§ **Your assignment**: Quote the part of the 1993 environment text exactly, from "- EcoLogic Development" up to and including "legally binding treaty.".

§ **Document section**:
= 1993 in the environment =

This is a list of notable events relating to the environment in 1993. They relate to environmental law, environmentalism and environmental issues.

==Events==
- Residents in the vicinity of the polluted Lago Agrio oil field hire lawyers to force former well operator Texaco and its now parent company Chevron Corporation to clean up the area and to provide for the care of those affected.
- The former New Zealand territorial authority district of Waitakere City declares itself to be an eco-city.
- A number of protected areas were established in 1993, including Andrew Johnston Big Scrub Nature Reserve in Australia, Bald Knob National Wildlife Refuge, in Arkansas, and Promno Landscape Park, a protected area in west-central Poland.
- EcoLogic Development Fund is founded.

===August===
- The Taejon Expo '93 three-month international exposition was held between Saturday, August 7, 1993, and Sunday, November 7, 1993, in the central South Korean city of Daejeon. The exposition's dual subthemes were "‘Traditional and Modern Science and Technology for the Developing World’ and ‘Effective use of resources and recycling’ – proposing alternative solutions and technology in favour of green development."

===December===
- The Convention on Biological Diversity, known informally as the Biodiversity Convention, enters into force. It is an international legally binding treaty.

§ **Source information**:
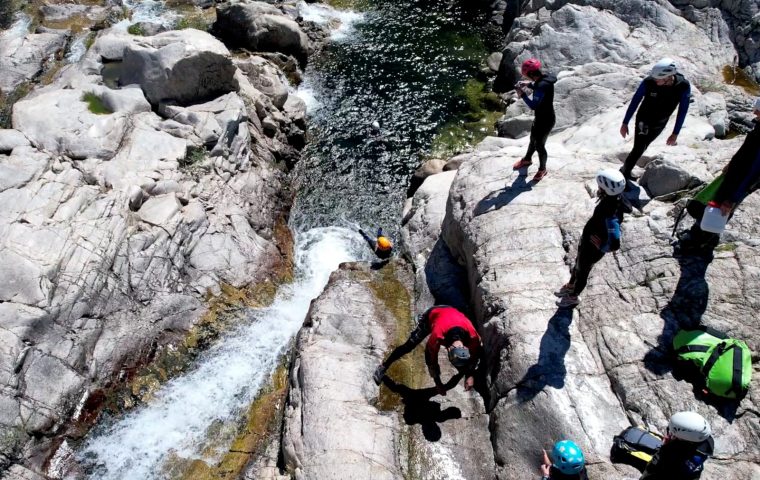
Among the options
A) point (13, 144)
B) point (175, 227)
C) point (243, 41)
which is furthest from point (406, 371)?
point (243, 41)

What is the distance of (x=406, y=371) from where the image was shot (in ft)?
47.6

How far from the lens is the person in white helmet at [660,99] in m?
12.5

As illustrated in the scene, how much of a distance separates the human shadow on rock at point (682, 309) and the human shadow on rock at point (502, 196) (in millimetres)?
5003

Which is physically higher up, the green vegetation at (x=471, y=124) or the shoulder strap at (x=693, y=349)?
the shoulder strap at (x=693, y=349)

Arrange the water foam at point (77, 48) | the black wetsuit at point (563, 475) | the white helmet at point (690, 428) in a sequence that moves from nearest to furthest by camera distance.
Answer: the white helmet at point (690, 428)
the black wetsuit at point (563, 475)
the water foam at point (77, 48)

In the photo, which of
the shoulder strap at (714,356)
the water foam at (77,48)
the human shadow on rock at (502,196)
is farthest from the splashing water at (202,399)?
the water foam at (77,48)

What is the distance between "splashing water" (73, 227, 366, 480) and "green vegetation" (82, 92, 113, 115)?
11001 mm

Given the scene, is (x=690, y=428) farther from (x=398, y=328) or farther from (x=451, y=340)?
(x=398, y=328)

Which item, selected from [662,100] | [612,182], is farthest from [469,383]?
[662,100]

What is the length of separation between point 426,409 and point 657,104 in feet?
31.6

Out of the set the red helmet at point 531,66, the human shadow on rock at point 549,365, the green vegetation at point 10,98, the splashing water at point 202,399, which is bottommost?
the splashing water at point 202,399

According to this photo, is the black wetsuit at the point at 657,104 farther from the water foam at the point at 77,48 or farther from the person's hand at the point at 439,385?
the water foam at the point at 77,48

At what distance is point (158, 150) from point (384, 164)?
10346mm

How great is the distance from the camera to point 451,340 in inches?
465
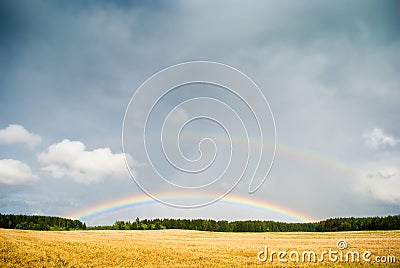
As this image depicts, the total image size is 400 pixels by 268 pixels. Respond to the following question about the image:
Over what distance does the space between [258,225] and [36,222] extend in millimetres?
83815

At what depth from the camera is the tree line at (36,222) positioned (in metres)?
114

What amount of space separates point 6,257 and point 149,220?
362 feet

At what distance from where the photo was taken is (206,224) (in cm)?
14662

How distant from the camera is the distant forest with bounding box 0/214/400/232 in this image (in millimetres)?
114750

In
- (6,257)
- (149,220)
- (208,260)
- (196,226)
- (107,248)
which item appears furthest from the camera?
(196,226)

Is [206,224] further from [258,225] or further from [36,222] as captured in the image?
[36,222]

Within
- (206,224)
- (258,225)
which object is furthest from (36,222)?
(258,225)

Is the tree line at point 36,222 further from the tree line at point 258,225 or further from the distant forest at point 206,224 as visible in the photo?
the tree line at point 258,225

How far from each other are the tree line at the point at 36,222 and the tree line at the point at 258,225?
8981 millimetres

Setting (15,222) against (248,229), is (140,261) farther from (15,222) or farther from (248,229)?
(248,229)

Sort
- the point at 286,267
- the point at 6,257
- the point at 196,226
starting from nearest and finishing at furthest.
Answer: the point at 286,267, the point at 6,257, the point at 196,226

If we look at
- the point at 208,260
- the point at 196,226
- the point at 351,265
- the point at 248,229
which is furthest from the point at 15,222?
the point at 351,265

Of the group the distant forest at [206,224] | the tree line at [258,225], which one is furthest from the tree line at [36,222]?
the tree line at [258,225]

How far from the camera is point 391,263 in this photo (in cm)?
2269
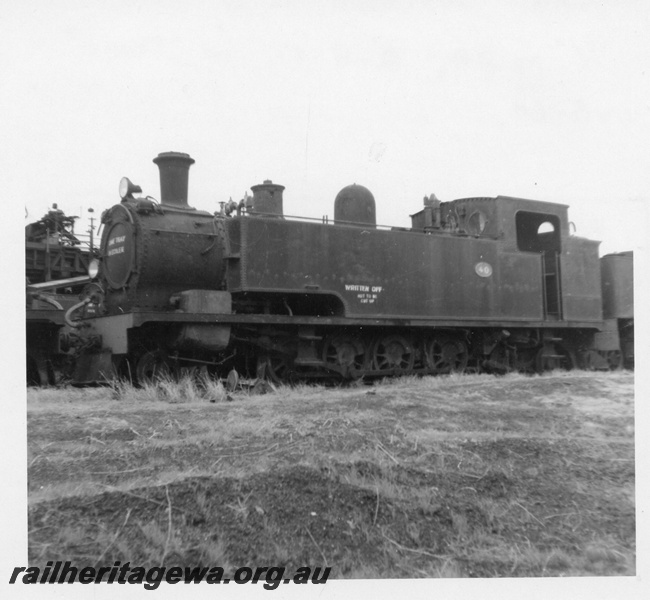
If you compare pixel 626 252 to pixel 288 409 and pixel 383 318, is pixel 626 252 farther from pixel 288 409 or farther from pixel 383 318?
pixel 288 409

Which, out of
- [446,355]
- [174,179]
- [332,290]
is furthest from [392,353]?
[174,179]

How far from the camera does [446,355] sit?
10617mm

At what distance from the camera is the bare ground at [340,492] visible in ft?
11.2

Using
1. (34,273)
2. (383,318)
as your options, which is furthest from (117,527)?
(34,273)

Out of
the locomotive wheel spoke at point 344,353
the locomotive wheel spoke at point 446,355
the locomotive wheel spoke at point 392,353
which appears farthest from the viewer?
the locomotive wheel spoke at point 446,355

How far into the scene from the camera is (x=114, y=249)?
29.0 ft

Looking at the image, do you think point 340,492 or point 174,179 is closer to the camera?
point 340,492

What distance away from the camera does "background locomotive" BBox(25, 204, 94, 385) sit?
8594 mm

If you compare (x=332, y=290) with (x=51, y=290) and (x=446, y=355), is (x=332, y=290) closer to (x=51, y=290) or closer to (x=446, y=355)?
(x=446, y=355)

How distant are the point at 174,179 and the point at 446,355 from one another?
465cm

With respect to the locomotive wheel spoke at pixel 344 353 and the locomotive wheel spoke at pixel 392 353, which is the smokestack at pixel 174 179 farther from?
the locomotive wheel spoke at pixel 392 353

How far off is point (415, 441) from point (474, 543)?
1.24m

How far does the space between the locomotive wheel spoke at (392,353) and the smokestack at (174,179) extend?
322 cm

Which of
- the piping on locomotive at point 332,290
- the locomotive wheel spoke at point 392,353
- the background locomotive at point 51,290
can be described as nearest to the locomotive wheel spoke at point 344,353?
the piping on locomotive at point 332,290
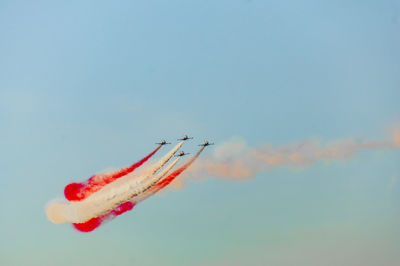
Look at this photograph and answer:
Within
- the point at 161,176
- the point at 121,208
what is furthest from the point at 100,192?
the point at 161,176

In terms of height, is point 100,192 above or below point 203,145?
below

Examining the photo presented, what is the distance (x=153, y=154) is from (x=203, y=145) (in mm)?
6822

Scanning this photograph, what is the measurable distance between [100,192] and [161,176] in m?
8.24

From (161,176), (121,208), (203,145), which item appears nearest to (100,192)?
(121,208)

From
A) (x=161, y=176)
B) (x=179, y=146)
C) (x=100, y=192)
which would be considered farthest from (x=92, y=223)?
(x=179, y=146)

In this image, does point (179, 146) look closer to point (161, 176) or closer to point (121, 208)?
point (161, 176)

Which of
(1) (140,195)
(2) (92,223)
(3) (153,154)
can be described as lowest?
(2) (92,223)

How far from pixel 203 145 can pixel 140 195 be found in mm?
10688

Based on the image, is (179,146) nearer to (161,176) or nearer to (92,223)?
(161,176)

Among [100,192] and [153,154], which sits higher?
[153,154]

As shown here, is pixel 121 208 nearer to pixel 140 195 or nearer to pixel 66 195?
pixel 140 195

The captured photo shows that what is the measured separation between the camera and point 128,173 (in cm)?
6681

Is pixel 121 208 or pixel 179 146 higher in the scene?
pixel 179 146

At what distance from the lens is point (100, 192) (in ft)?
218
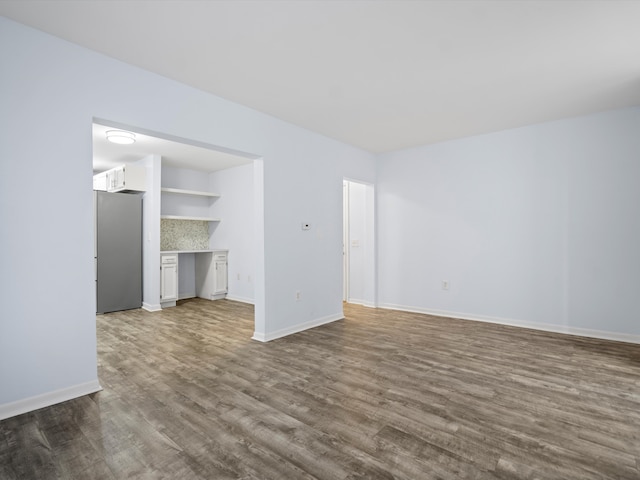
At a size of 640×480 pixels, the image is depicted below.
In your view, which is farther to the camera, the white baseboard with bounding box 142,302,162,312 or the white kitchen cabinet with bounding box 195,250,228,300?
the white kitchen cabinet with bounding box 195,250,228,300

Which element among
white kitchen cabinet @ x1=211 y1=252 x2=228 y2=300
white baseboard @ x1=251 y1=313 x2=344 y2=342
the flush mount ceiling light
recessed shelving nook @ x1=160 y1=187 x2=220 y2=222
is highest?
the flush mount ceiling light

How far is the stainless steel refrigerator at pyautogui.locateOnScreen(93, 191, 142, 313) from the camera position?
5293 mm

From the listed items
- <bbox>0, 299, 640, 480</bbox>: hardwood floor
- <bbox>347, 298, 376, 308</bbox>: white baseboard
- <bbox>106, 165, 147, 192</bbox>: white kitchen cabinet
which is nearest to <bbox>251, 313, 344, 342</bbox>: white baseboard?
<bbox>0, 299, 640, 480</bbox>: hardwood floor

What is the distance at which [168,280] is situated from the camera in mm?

§ **Result of the task**:
- EcoLogic Development Fund is founded.

===August===
- The Taejon Expo '93 three-month international exposition was held between Saturday, August 7, 1993, and Sunday, November 7, 1993, in the central South Korean city of Daejeon. The exposition's dual subthemes were "‘Traditional and Modern Science and Technology for the Developing World’ and ‘Effective use of resources and recycling’ – proposing alternative solutions and technology in favour of green development."

===December===
- The Convention on Biological Diversity, known informally as the Biodiversity Convention, enters into force. It is an international legally binding treaty.